A total of 29.5 billion euros ($32 billion) "including assets such as boats, helicopters, real estate and artwork" have been seized and another 196 billion euros of transactions have been blocked, the European Commission said in a statement.
The EU's figures were partial, based on data from around half of the EU's 27 member states given to the bloc's "Freeze and Seize" task force operating in coordination with G7 partners, including the US.
The blacklists of individuals and companies are part of waves of swingeing sanctions imposed by the EU, US and G7 countries since Russia's February 24 invasion of Ukraine, conducted in part from Belarusian territory.
They have been repeatedly expanded, including on Friday in the EU's agreed 5th package of sanctions, which also includes a ban on Russian coal imports and expanded financial sanctions and trade restrictions.
The EU and US have said they will aggressively hunt down and seize assets of those on their blacklists, deemed to benefit from the Kremlin and contribute to its war effort.
Russian President Vladimir Putin and -- as of this week -- his two adult daughters are on them, along with oligarchs, influential business people, and politicians including Russian Foreign Minister Sergei Lavrov, and their relatives.
Oligarchs' superyachts have been prominent assets targeted, with several seized in the EU while others have been sailed out of the jurisdictional reach of the G7 sanctions.
Luxurious properties in swanky corners of the EU and Britain have also fallen into the net.

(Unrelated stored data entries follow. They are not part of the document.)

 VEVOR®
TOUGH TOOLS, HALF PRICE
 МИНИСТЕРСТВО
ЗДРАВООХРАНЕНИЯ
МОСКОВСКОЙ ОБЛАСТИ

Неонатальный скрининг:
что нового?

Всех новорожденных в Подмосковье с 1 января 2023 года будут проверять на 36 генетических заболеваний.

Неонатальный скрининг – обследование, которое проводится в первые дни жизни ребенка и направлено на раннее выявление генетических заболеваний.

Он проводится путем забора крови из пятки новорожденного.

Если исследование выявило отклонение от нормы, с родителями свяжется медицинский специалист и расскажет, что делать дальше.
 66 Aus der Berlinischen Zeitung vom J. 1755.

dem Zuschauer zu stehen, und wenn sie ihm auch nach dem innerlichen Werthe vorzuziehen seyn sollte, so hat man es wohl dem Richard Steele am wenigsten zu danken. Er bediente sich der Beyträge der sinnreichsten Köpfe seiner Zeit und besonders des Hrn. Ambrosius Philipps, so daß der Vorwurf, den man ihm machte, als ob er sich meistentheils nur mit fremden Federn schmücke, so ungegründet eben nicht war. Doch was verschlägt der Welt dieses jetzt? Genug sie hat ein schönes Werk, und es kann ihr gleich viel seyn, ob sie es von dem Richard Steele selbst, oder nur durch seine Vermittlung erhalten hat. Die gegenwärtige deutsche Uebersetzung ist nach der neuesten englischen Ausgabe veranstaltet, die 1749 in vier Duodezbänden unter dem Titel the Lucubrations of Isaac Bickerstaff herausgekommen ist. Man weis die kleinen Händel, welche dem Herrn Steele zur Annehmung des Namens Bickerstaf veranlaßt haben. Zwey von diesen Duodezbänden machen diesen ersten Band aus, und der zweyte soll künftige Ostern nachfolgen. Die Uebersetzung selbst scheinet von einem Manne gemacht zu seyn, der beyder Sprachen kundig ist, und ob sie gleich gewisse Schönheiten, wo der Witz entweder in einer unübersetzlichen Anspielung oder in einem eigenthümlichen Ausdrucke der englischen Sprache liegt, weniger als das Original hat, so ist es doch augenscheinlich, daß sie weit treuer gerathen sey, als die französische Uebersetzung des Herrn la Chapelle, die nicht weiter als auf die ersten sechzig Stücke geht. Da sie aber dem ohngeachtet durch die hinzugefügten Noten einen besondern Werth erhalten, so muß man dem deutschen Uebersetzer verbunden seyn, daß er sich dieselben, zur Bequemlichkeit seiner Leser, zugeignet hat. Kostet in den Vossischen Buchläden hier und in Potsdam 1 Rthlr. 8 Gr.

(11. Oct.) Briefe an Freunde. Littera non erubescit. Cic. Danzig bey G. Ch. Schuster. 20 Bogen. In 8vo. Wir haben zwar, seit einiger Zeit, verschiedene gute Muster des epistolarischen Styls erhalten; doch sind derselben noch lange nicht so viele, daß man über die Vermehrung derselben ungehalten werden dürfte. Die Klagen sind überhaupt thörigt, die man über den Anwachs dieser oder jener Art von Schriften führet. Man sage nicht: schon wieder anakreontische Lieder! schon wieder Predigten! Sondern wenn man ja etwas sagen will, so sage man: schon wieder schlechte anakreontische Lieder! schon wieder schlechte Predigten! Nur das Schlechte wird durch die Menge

In many cases, ascertaining ownership is a tricky task for authorities, given fiscal smokescreens used by the ultra-wealthy, such as shell companies, trusts, and proxies.
It's for that reason the EU and US have set up specific task forces to collate information and coordinate.
The commission said a joint meeting of the EU and US task forces would take place later on Friday, with Ukrainian officials participating.
The next meeting of the EU's task force will be in two weeks.
"In light of the atrocities committed by the Russian army, it is more urgent than ever to strengthen our cooperation within the EU and with our international partners, including the US and Ukraine, and step up our efforts to stop the financing of the Kremlin's war machine," EU justice commissioner Didier Reynders said in the statement.
The bloc's commissioner for financial services Mairead McGuinness said the sanctions were "crucial for imposing economic pain on Putin's regime and those complicit in the war" and implementation of them was "essential".